Given request 1: Reproduce the listing that comes after the text on the Protevangelium of James, switching "blonde hair" to "fair hair" and leaving everything else unchanged. Omit the pictures from your answer.
# start of Selected text
Nineteenth-Century American Interests
These different apocryphal tales enjoyed a resurgence of interest in antebellum America. During the Second Great Awakening, a general interest in religious topics soared. Newspapers, periodicals, and books propagated the tale from the Protevangelium of James. [40] The American Biblical Repository explained that their purpose in publishing the apocryphal story was to “establish the fact of a constant tradition during the first centuries of the Christian era” that purported “the father of the Baptist had been murdered.” [41] To appreciate the volume of attention this apocryphal account received, I looked up one of the many editions of the Protevangelium of James and found it published in English in 1820, 1821, 1824, 1825, 1832, 1835, 1847, and 1849. Thousands of copies filled the nation. [42]
In the summer of 1842, several periodicals across the United States alluded to information in the Protevangelium: from Andover, Massachusetts, and Boston, the Biblical Repositor and Quarterly Observer; from New York City, the American Biblical Repository; and from Nauvoo, Illinois, the Times and Seasons. This Mormon newspaper ran an unsigned article entitled “Persecution of the Prophets” on Thursday, September 1, 1842. It included the following version of the Protevangelium account:
When Herod’s edict went forth to destroy the young children, John was about six months older than Jesus, and came under this hellish edict, and Zechariah caused his mother to take him to the mountains where he was raised on locust and wild honey. When his father refused to discover [his] hiding place, and being the officiating high priest at the temple that year, was slain by Herod’s order between the porch and the altar as Jesus said [in Matt 23:35].
# end of Selected text
Given request 2:
Answer these questions about the passage on nineteenth-century American interests:
(a) Which periodical came from Nauvoo, Illinois?
(b) On what date did "Persecution of the Prophets" appear?
(c) In the quoted account, what was John raised on in the mountains?
# start of Input
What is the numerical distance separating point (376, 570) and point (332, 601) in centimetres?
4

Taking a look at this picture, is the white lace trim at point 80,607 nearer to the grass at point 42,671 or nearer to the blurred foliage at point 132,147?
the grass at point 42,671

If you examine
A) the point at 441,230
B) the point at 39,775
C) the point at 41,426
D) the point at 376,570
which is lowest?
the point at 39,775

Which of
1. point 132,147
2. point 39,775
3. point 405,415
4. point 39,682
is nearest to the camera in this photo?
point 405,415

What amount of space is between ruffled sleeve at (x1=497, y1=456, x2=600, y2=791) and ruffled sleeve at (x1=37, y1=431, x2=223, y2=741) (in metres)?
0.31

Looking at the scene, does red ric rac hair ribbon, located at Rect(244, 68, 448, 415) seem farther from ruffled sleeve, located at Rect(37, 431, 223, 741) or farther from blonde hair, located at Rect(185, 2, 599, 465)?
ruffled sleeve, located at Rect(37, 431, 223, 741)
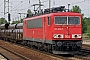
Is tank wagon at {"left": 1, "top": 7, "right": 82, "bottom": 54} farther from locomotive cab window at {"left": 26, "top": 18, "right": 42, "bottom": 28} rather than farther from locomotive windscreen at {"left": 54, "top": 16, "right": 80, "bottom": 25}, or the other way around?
locomotive cab window at {"left": 26, "top": 18, "right": 42, "bottom": 28}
# end of Input
Finished answer 1:
What is the numerical distance separating point (376, 570) and point (332, 601) in centimetres?
4

Taking a look at this picture, is the white lace trim at point 80,607 nearer to the grass at point 42,671 or nearer to the blurred foliage at point 132,147?
the grass at point 42,671

If you examine
A) the point at 441,230
B) the point at 39,775
C) the point at 41,426
D) the point at 376,570
which is lowest?
the point at 39,775

Which of
1. point 132,147
2. point 39,775
3. point 405,415
4. point 39,682
is nearest to the camera in this photo?
point 405,415

What amount of space is between ruffled sleeve at (x1=497, y1=456, x2=600, y2=791) and ruffled sleeve at (x1=37, y1=431, x2=223, y2=741) (in metres)?
0.31

Looking at the scene, does red ric rac hair ribbon, located at Rect(244, 68, 448, 415) seem farther from ruffled sleeve, located at Rect(37, 431, 223, 741) or farther from fair hair, located at Rect(185, 2, 599, 465)?
ruffled sleeve, located at Rect(37, 431, 223, 741)
Is tank wagon at {"left": 1, "top": 7, "right": 82, "bottom": 54} farther from locomotive cab window at {"left": 26, "top": 18, "right": 42, "bottom": 28} rather than farther from locomotive windscreen at {"left": 54, "top": 16, "right": 80, "bottom": 25}, or the other way around?
locomotive cab window at {"left": 26, "top": 18, "right": 42, "bottom": 28}

Finished answer 2:
(a) The Times and Seasons
(b) Thursday, September 1, 1842
(c) Locust and wild honey